TASK TO COMPLETE.
With all images left out, restate the records below exactly as written.

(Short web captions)
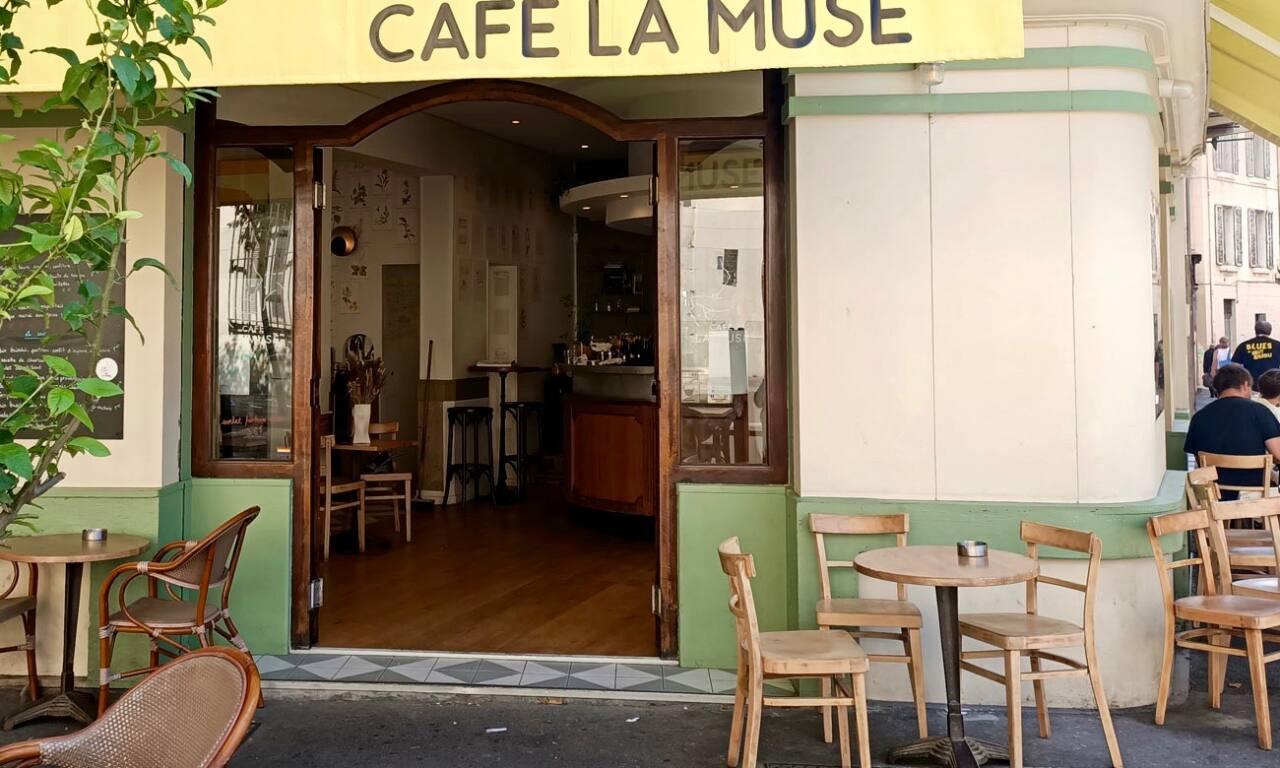 Café La Muse, café in Marseille: exterior and terrace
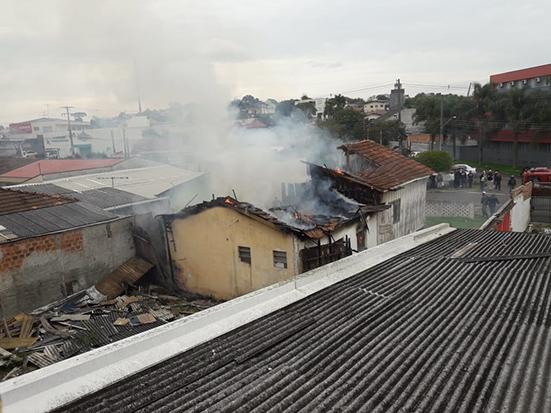 Incêndio destrói casa no Uberaba, em Curitiba; há suspeita de ato criminoso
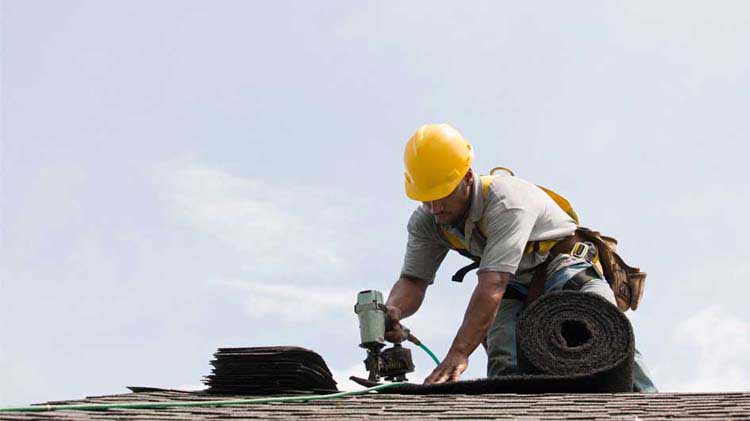 ¿Cómo elegir a un contratista para reparar el techo?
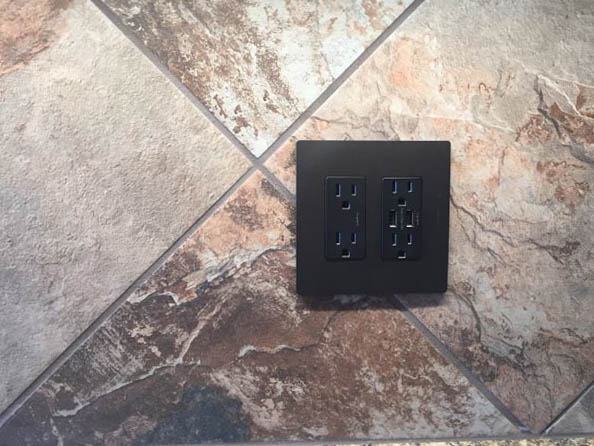 USB outlet in kitchen of 1327 Eagle Way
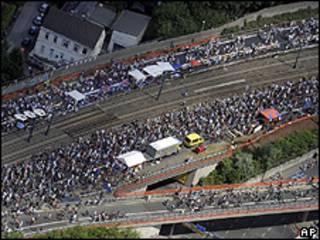 Estrada fechada na cidade de Essen, na Alemanha (foto: AP)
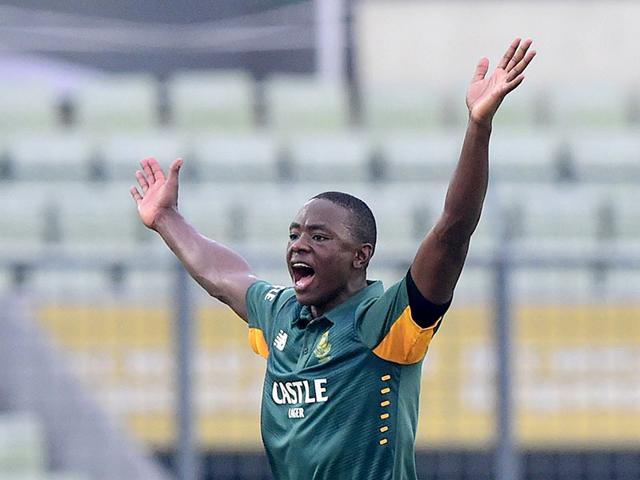 South African cricketer Kagiso Rabada celebrates the wicket of Bangladesh cricketer Mohammad Mahmudullah during the first one-day international match between Bangladesh and South Africa at the Sher-e-Bangla National Cricket Stadium in Dhaka on July 10, 2015. Rabada took six for 16 on debut as South Africa won by 8 wickets. (AFP Photo)
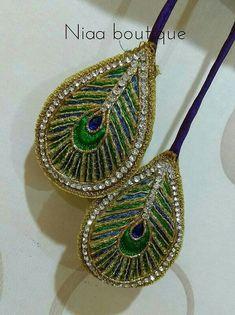 Saree Tassels Designs, Saree Kuchu Designs, Kids Blouse Designs, Peacock Blouse Designs, Hand Embroidery Dress, Hand Embroidery Designs, Stylish Blouse Design, Feather Jewelry, Gold Earrings Designs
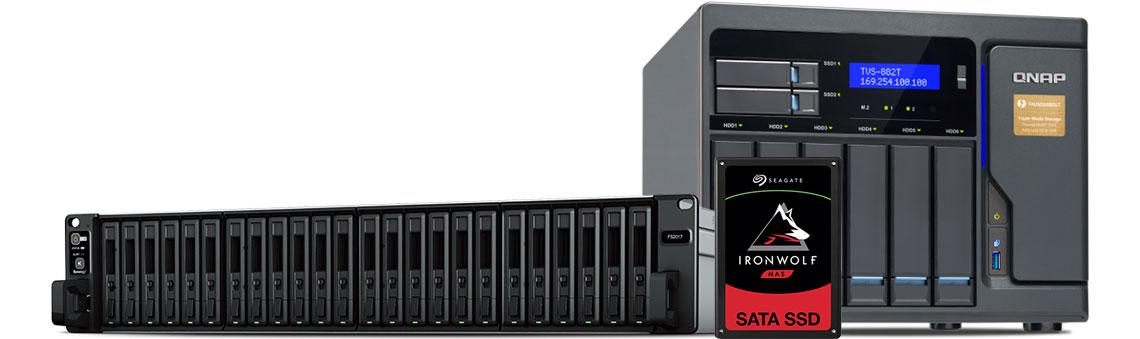 NAS Qnap TVS-882T e Synology FS2017 com SSD Seagate IronWolf 110 ao lado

OUTPUT FOR THIS TASK.
 Café La Muse, café in Marseille: exterior and terrace
 Incêndio destrói casa no Uberaba, em Curitiba; há suspeita de ato criminoso
 ¿Cómo elegir a un contratista para reparar el techo?
 USB outlet in kitchen of 1327 Eagle Way
 Estrada fechada na cidade de Essen, na Alemanha (foto: AP)
 South African cricketer Kagiso Rabada celebrates the wicket of Bangladesh cricketer Mohammad Mahmudullah during the first one-day international match between Bangladesh and South Africa at the Sher-e-Bangla National Cricket Stadium in Dhaka on July 10, 2015. Rabada took six for 16 on debut as South Africa won by 8 wickets. (AFP Photo)
 Saree Tassels Designs, Saree Kuchu Designs, Kids Blouse Designs, Peacock Blouse Designs, Hand Embroidery Dress, Hand Embroidery Designs, Stylish Blouse Design, Feather Jewelry, Gold Earrings Designs
 NAS Qnap TVS-882T e Synology FS2017 com SSD Seagate IronWolf 110 ao lado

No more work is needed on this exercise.